Soil, on the other hand, deserves a lot more respect. It contains a thriving community of organisms, many of which interact directly with plant roots to the benefit of all. This mutually beneficial relationship is crucial to plant health and can make gardening easier on humans if we allow the process to go along undisturbed.
One of the most important services soil organisms provide is making nutrients available to plants. The area immediately surrounding plant roots is covered with bacteria and fungi, which eat 50% of the sugars produced during plant photosynthesis. They also feed on nutrients from the surrounding soil, whose crystalline structure makes them unusable to plants. Bacteria and fungi have the enzymes and acids to break down these nutrients into forms plants can use, which is released when microscopic predators such as nematodes and protozoa come along and burst them open for a snack.
The living layer around plant roots, called a biofilm, also provides protection. A strong population of beneficial organisms crowds out invading pathogens and keeps existing bad guys in check. This biofilm is slightly alkaline, ensuring that the nutrients released by the bacteria and fungi will not be tied up by an overly acidic or alkaline environment. Remember that just because your soil may test as being extremely alkaline (rarely acidic in California), plants and organisms work as a team to change their lot in life.
The powers of living soil don’t end here; outside of the biofilm, organisms eat dead plant matter, releasing nutrients back into the soil.
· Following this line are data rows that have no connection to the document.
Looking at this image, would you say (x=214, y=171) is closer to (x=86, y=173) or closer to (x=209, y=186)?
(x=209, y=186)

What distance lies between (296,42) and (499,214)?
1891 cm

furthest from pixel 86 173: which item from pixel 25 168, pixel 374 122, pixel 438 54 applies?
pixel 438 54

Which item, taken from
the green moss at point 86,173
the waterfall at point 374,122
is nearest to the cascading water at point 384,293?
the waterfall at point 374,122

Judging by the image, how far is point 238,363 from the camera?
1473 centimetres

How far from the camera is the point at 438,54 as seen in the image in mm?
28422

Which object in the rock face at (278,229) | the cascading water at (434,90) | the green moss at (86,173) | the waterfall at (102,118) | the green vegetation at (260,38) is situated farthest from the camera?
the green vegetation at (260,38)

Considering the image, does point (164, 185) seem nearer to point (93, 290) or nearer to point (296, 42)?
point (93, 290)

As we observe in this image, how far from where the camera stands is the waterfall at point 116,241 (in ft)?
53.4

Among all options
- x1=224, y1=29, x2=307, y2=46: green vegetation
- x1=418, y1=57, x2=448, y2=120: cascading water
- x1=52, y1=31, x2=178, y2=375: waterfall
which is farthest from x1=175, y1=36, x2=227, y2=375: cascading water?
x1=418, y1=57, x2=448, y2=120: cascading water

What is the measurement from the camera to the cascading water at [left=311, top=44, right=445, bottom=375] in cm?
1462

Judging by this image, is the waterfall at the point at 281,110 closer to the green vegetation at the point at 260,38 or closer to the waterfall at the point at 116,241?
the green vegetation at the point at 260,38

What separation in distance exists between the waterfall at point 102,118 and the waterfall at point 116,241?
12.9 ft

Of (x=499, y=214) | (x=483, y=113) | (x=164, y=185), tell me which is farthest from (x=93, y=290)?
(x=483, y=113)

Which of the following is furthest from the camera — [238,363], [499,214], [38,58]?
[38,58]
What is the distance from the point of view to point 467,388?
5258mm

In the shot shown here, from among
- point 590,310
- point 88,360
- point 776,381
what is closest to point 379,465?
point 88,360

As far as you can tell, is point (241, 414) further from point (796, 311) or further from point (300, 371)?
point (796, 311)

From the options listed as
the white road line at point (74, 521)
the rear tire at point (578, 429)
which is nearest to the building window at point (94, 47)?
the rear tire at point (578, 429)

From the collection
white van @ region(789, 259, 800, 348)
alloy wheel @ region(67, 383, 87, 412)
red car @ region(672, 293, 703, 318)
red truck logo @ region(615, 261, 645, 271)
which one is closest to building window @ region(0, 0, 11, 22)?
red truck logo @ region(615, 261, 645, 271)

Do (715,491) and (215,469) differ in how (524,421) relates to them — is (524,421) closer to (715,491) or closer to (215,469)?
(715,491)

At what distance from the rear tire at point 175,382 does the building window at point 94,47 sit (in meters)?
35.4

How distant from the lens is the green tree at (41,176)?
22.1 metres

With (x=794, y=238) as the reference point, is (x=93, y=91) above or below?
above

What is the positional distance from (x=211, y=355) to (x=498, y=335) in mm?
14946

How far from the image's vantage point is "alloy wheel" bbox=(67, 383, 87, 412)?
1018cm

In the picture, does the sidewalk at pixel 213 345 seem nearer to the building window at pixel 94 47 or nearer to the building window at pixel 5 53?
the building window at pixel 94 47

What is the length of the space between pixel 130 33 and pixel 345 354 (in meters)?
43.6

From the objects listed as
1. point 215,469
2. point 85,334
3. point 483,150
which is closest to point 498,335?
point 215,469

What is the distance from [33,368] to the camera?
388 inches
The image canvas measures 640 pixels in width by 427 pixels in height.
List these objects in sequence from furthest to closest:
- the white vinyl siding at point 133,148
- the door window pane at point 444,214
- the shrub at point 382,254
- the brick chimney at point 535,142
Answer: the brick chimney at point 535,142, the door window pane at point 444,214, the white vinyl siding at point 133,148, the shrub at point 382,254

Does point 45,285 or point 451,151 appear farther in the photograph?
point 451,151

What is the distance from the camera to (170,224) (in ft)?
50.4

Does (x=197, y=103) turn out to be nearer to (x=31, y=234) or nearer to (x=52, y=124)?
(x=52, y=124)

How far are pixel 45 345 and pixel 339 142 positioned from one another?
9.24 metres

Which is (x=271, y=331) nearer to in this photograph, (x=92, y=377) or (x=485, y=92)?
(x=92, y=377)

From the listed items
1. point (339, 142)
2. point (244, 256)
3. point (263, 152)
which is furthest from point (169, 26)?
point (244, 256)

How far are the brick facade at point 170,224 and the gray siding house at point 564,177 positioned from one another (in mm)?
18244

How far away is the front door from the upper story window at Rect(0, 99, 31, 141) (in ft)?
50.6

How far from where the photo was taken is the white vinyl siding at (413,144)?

They secrete fluids (my apologies to squeamish readers) that bind together soil into little clumps called aggregates, which create air channels. These channels provide drainage and oxygen flow, the latter of which is essential in preventing anaerobic organisms and their toxic wastes from flourishing.
How do you know if your garden is full of dirt or soil? Think about how you treat your soil: dirt results from the over use of synthetic fertilizers, pesticides, inorganic amendments, and frequent tillage, leaving you with a heavier work load to make up for the lack or organisms. Another dirt-indicator is dead plant matter (“detritus”) that sits on the bare ground for months without decaying at all. Real soil contains the life to start decomposition quickly; in fact, keeping soil bare is a sure way to remove nutrients and starve soil organisms, leaving you with dirt.
Obtaining soil is not overly complex: apply good compost, which is organic matter that has been fully decomposed by bacteria and fungi. This acts as an inoculant to repopulate your soil with the organisms to build a healhty food web. Depending on your situation (and physical ability), compost may be difficult to make; compost can be purchased, but quality material is expensive, so apply where it is most needed, such as around vegetables or prized ornamentals.
Compost-making requires another article (and a certain amount of work), but the reduction in chemical use and increase in plant health is worth it. Help your soil organisms along by looking into composting at <sacmg.ucanr.edu/Composting>. If nothing else, switch to organic fertilizers and leave non-diseased detritus (or organic mulch such as bark) on the soil surface to feed soil organisms and recycle nutrients whenever possible.